The scanner adapter v1.4.1 now provides the information so that Harbor can display it.
Further details regarding the “Fixed in version” field of vulnerabilities in Harbor and what can be expected from the bug fix in v1.4.1:
When an image is scanned for vulnerabilities, Harbor stores the detected vulnerabilities in a database table. Bindings between the image and its vulnerabilities are stored in another database table.

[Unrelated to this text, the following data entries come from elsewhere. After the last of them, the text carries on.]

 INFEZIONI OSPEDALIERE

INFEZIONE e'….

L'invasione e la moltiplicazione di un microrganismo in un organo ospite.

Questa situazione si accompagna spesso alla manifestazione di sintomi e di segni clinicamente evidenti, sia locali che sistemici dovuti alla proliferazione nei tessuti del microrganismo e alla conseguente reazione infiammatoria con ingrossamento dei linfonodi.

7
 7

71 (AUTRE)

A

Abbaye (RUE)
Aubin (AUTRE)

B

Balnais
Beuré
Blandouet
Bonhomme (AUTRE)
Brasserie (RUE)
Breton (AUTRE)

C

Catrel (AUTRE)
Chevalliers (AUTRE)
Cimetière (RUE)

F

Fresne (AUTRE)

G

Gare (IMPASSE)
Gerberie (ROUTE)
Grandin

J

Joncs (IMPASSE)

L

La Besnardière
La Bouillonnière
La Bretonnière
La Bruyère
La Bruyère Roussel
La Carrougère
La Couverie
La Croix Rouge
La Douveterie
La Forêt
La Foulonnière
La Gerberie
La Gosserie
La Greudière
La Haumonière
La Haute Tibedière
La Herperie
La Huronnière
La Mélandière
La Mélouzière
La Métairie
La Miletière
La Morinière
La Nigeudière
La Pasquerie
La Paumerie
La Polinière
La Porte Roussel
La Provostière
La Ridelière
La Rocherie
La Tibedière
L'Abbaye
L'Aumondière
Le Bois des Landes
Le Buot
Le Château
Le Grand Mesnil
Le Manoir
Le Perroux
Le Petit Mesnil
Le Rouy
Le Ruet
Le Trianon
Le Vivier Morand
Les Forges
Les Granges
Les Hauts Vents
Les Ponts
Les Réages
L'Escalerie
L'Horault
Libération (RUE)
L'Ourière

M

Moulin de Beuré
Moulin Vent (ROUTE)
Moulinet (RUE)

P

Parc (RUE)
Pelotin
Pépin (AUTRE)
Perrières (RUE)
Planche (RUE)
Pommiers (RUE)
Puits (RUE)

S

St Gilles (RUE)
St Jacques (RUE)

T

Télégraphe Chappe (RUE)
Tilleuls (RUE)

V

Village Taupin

If another scanned image has some vulnerability that already exists in the database, that image is also bound to that existing vulnerability. Even if the new scan provides some updated information (like fixed in version)about the vulnerability, the vulnerability info in the Harbor database is not updated.
This has the consequence that the “fixed in version” field may still be unpopulated even if harbor-scanner-adapter v1.4.1 provides that value.
Example:
Image A has vulnerabilities X and Y and is scanned in a deployment with harbor-scanner-adapter v1.4.0 (or earlier). Result: Image A’s vulnerabilities X and Y will have an empty “fixed in version” value in Harbor.
The same deployment is later updated to use harbor-scanner-adapter v.1.4.1.
Image A is rescanned. Result: Image A’s vulnerabilities X and Y will still have an empty “fixed in version” value in Harbor. Image B, which has vulnerabilities X and Z, and is next scanned in Harbor. Result: Image B’s vulnerability X will have an empty “fixed in version” value.
Image B’s vulnerability Z will have “fixed in version” populated (if it had a non-empty value).
Changelog
https://github.com/anchore/harbor-scanner-adapter/releases/tag/v1.4.1
13 - Data Privacy
Anchore takes data privacy seriously.
Anchore Enterprise is designed to run locally. It does not share data with Anchore Inc., or any third parties.
Anchore Enterprise can be configured to download vulnerability and other feed data by using the Anchore Data Service, a hosted endpoint that serves pre-built datasets. This data can be accessed by using the Anchore Air-Gapped Capability for isolated environments with no outside internet connectivity.
No data from your deployment is uploaded to Anchore or third party.